Task statement ▸
Reproduce every item below with each "green grass" changed to "lawn" and nothing else altered, leaving out the pictures.

--- start Recorded information ---

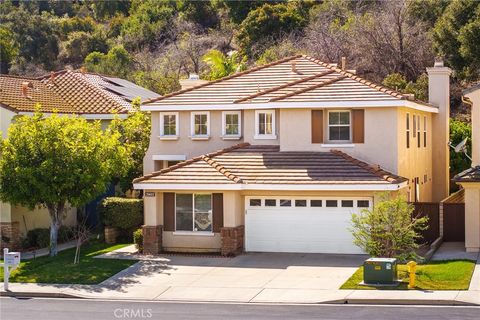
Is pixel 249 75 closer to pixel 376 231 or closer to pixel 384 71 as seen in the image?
pixel 376 231

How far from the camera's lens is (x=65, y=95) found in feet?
140

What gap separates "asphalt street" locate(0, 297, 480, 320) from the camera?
2130 centimetres

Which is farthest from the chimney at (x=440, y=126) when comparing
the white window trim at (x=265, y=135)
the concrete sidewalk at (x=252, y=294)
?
the concrete sidewalk at (x=252, y=294)

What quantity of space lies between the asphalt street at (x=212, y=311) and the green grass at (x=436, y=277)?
209cm

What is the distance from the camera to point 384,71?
53.8 m

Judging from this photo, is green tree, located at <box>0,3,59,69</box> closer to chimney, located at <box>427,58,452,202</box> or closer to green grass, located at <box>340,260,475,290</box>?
chimney, located at <box>427,58,452,202</box>

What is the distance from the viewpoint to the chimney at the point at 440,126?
39.9 meters

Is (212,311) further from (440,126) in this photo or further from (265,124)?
(440,126)

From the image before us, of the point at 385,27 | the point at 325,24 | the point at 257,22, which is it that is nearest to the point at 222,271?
the point at 385,27

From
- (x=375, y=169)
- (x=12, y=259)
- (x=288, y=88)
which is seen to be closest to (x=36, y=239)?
(x=12, y=259)

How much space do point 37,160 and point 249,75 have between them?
36.5 feet

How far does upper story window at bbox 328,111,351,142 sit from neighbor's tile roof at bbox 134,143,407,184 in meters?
0.79

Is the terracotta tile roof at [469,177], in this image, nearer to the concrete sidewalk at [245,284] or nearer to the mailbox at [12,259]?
the concrete sidewalk at [245,284]

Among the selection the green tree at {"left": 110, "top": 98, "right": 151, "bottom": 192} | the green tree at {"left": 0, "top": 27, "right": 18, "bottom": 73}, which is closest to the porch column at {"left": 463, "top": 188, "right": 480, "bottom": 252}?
the green tree at {"left": 110, "top": 98, "right": 151, "bottom": 192}
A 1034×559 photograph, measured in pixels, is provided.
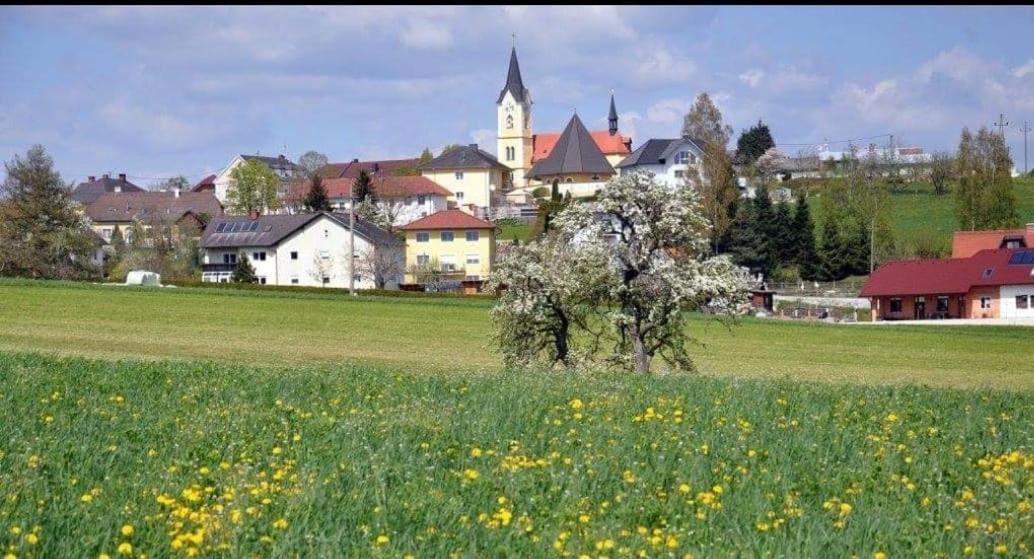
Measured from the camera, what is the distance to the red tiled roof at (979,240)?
8812 cm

--- end Recorded information ---

Correct response ▸
Is pixel 249 75 closer to pixel 376 231 or closer to pixel 384 71 as seen in the image?
pixel 376 231

How far from the camera's lens is (x=65, y=95) found in feet?
140

What gap separates "asphalt street" locate(0, 297, 480, 320) from the camera?
2130 centimetres

Which is farthest from the chimney at (x=440, y=126) when comparing
the white window trim at (x=265, y=135)
the concrete sidewalk at (x=252, y=294)
?
the concrete sidewalk at (x=252, y=294)

What quantity of space lies between the asphalt street at (x=212, y=311) and the lawn at (x=436, y=277)?
209cm

What is the distance from the camera to point 384,71?
53.8 m

Judging from this photo, is green tree, located at <box>0,3,59,69</box> closer to chimney, located at <box>427,58,452,202</box> or closer to lawn, located at <box>340,260,475,290</box>?
chimney, located at <box>427,58,452,202</box>

What is the distance from the viewpoint to the chimney at the point at 440,126?
39.9 meters

Is (212,311) further from (440,126) in this photo or further from (265,124)?
(440,126)

From the image before us, of the point at 385,27 | the point at 325,24 | the point at 257,22, which is it that is nearest to the point at 222,271?
the point at 385,27

From
- (x=375, y=169)
- (x=12, y=259)
- (x=288, y=88)
which is seen to be closest to (x=36, y=239)?
(x=12, y=259)

How much space do point 37,160 and point 249,75 have between them?
36.5 feet

How far does upper story window at bbox 328,111,351,142 sit from neighbor's tile roof at bbox 134,143,407,184 in meters?
0.79

Is the terracotta tile roof at [469,177], in this image, nearer to the concrete sidewalk at [245,284] or nearer to the mailbox at [12,259]?
the concrete sidewalk at [245,284]

Among the selection the green tree at {"left": 110, "top": 98, "right": 151, "bottom": 192} | the green tree at {"left": 0, "top": 27, "right": 18, "bottom": 73}, which is closest to the porch column at {"left": 463, "top": 188, "right": 480, "bottom": 252}?
the green tree at {"left": 110, "top": 98, "right": 151, "bottom": 192}
A 1034×559 photograph, measured in pixels, is provided.
Measured from the camera, what is the distance to the red tiled roof at (979,240)?
8812 cm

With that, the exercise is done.